Ya no puede ver las cosas que desea o debe hacer, incluso con el uso de lentes comunes, como manejar, leer periódicos, ver la televisión y se la pasa de óptica en óptica en busca de una mejor visión, entonces usted padece de Baja Visión.
Según Ivonne de Martinelli (oftalmóloga) y Biviana Tapia (optómetra), los pacientes con maculopatías, retinopatías, problemas neurológicos son asistidas con diferentes ayudas y tratamientos de rehabilitación para que puedan aprovechar el remanente visual y reanudar sus tareas habituales lo mejor posible.
Esta tarea es realizada por un equipo multidisciplinario en el Instituto de Oftalmología Pediátrica y Baja Visión, en donde mediante un proceso se evalúa la situación visual del paciente, se prescriben las ayudas personalizadas y las sesiones de rehabilitación para que adapte la ayuda a su vida cotidiana.
¿Enfermedad, secuela o consecuencia de algún padecimiento?
Baja visión, hipovisión, visión parcial, o como se decía hace una década atrás, visión subnormal, no es una enfermedad. Los pacientes que por diferentes causas quedan por debajo de una visión determinada, se conocen como discapacitados visuales o pacientes con baja visión.
La baja visión puede aparecer en niños o adultos aquejadas con múltiples enfermedades como diabetes, hipertensión arterial y presión ocular elevada, infecciones de los ojos, tumores cerebrales u oculares y enfermedades de origen hereditario como la retinosis pigmentaria, o congénitas como el albinismo, o si su madre durante el embarazo presentó enfermedades como la Rubéola, Sarampion y Varicela.
EQUIPO DE APOYO
Hace pocos años, en Panamá no existían estos lugares de ayuda para personas con baja visión, expresó la doctora Ivonne de Martinelli.
Para ayudar al paciente se utilizan: ayudas ópticas (lupas, hipercorrecciones, telescopios) y no ópticas (iluminación, contrastes), para ayudar al mejoramiento de la agudeza visual. Además para los niños en edad escolar hay cuadernos normales con un marcado más pronunciado y de color negro, al igual que con reglones más anchos, cuadernos de cuadritos más grande para matemáticas, todo para que pueda ver mejor.
Lentes microscópicas: Son lentes de altas graduaciones que se utilizan en forma de anteojos. Se prescriben siempre para un solo ojo. Su mayor desventaja es la corta distancia focal, por lo que el paciente debe acercar mucho el texto a sus ojos.

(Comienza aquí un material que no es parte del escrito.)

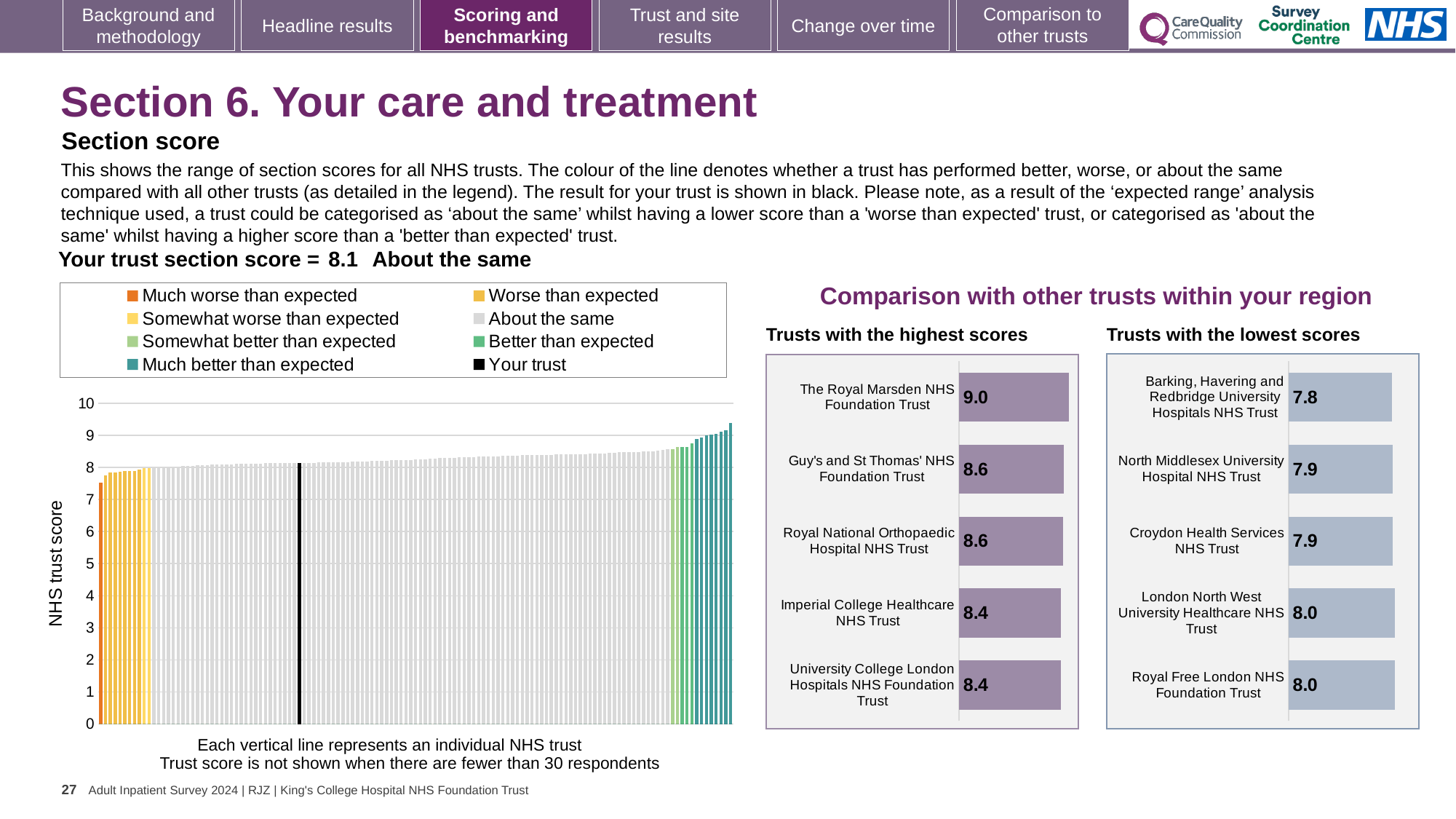
In the 'Trusts with the highest scores' chart, which trust has the highest score? The Royal Marsden NHS Foundation Trust In the main 'NHS trust score' chart, do the values rise or fall from left to right? rise How many entries does the legend of the main 'NHS trust score' chart list? 8 In the 'Trusts with the lowest scores' chart, what is the score for Barking, Havering and Redbridge University Hospitals NHS Trust? 7.8 In the 'Trusts with the highest scores' chart, which has the higher score: Guy's and St Thomas' NHS Foundation Trust or Imperial College Healthcare NHS Trust? Guy's and St Thomas' NHS Foundation Trust In the 'Trusts with the highest scores' chart, what is the score for The Royal Marsden NHS Foundation Trust? 9.0 What kind of chart is the main 'NHS trust score' chart on the left of the slide? bar chart How many trusts are shown in the 'Trusts with the highest scores' chart? 5 In the 'Trusts with the lowest scores' chart, what is the score for Croydon Health Services NHS Trust? 7.9 In the 'Trusts with the highest scores' chart, what is the difference between the scores of The Royal Marsden NHS Foundation Trust and Imperial College Healthcare NHS Trust? 0.6 In the 'Trusts with the lowest scores' chart, what is the difference between the scores of Royal Free London NHS Foundation Trust and Barking, Havering and Redbridge University Hospitals NHS Trust? 0.2 In the 'Trusts with the lowest scores' chart, which trust has the lowest score? Barking, Havering and Redbridge University Hospitals NHS Trust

Lupas: es un sistema de lentes que sirve para magnificar imágenes a distancia. Pueden estar montados en anteojos o utilizarse manualmente. Estos últimos son los más utilizados por su comodidad y su precio. Son muy utilizados por los niños para ver el tablero, ver el nombre de las calles y siempre requieren que el paciente esté quieto. Los precios son muy cómodos, hay lupas de 20 y 30 balboas, al igual que telescopios de 50 y 70 balboas, con los que se puede ver el tablero, la televisión. Son tan útiles que se quitan y se ponen. Los cuadernos cuestan igual que un cuaderno normal.
Como ejemplo, la doctora Martinelli relató que tiene un paciente diabético, que tiene una tienda y tenía problema al momento de fiar un producto. Ahora con la utilización de la lupa y el cuaderno puede llevar sus cuentas perfectamente.
SEÑALES DE ALARMA
Para las doctoras Martinelli y Tapia, algunas señales que se acuda al especialista con urgencia son cuando los niños presentan un párpado caído, ojos rojos, lagrimeo excesivo o persistente, los bordes de los ojos rojos o con caspitas, un ojo de color diferente al otro o alguna nubosidad en la parte central del ojo y una pupila de diferente tamaño.
RECOMENDACION
Es importante seguir las siguientes recomendaciones:
Mantener las manos siempre limpias, lavándolas varias veces al día.
Realizar todas las tareas en condiciones de excelente iluminación.
La distancia prudente para ver televisión es de 3 metros mínimos y con la luz encendida.
Ponerle gafas de natación cuando se lleva a la piscina.
No utilizar medicamentos o sustancias caseras no formuladas por el profesional competente.